## Supplied text
No doubt in good faith, the captain promised that most of the delay would be made up en route; we arrived 20 minutes behind schedule.
Now, I wasn’t trying a multiple airline connection such as FlyErbil to Icelandair (in fact, because they are both in Hall E of Terminal 2, that would have been much simpler). Instead, I was attempting to transfer between two Lufthansa flights at the German airline’s main base. Any international-to-international connection should possible within an hour, the carrier says.
A potentially reckless assertion, given the scope for disarray. Someone in ground operations decided that the plane from Tirana should end its journey at a “Schengen Area” stand – presumably because it was needed for a flight to a destination in the EU.
Since we were arriving from non-Schengen Albania, passengers could not exit via the jet bridge directly into the terminal. Instead, we would have to board buses. Unusually, only the rear door opened. So not only was the number of likely missed connections increasing by the minute, but it was business-class passengers who were most likely to miss their onward flights.
One benefit of being bussed to the terminal is that it drops you right in the heart of the action. Except at Frankfurt. The driver meandered around the airfield, eventually dropping us at the “Pier A” satellite terminal – from which all connecting passengers are obliged to travel on the SkyLine shuttle.
The choreography was immaculate. Just as the first surge of passengers from the bus reached the departure station, the shuttle set off, empty, For the next 10 minutes the screens insisted the next departure would be in “0 seconds”.
A double security search is another good reason not to book a connection (though when I connected between London City and Halifax at Dublin recently, the check at the UK airport was assessed as good enough to swerve the Irish search).

## Your assignment
Copy the section of the Frankfurt connection account starting at "One benefit of" and ending at "the Irish search).", and change "shuttle" to "people mover" throughout it. Nothing in the listing is needed for this work.

## Dataset excerpt
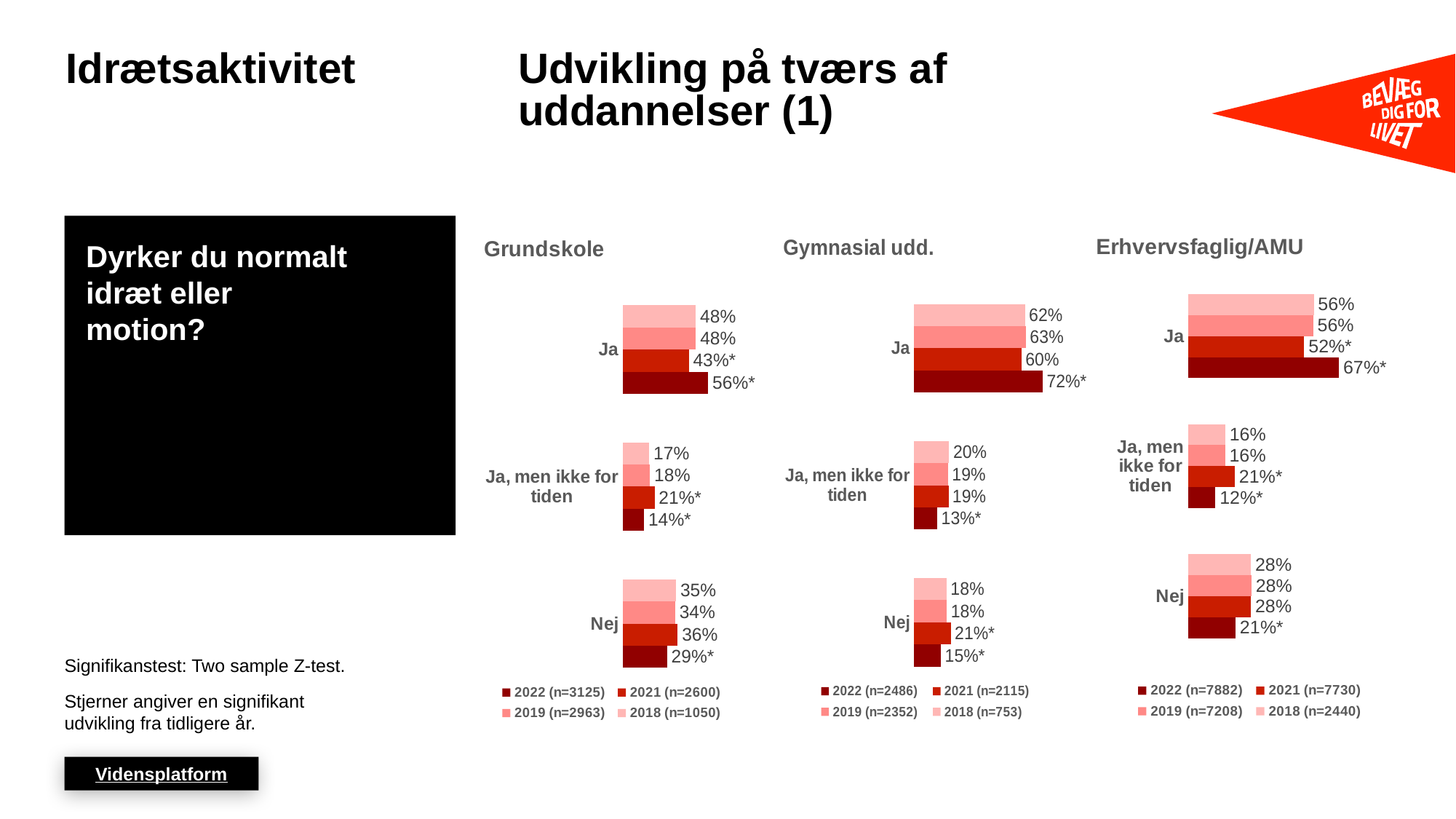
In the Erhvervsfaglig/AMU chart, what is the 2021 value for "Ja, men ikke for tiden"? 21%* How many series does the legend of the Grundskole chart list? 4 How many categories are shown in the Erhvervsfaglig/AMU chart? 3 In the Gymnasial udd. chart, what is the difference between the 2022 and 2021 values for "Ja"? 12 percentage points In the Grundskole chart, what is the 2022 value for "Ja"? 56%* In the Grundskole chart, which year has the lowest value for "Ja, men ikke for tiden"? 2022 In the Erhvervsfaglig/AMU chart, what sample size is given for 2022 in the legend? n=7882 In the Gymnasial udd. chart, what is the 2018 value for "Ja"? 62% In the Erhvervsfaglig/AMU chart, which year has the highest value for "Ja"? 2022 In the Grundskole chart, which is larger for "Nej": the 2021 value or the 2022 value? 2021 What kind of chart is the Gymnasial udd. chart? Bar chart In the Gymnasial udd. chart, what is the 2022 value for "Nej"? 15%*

## Exercise output
One benefit of being bussed to the terminal is that it drops you right in the heart of the action. Except at Frankfurt. The driver meandered around the airfield, eventually dropping us at the “Pier A” satellite terminal – from which all connecting passengers are obliged to travel on the SkyLine people mover.
The choreography was immaculate. Just as the first surge of passengers from the bus reached the departure station, the people mover set off, empty, For the next 10 minutes the screens insisted the next departure would be in “0 seconds”.
A double security search is another good reason not to book a connection (though when I connected between London City and Halifax at Dublin recently, the check at the UK airport was assessed as good enough to swerve the Irish search).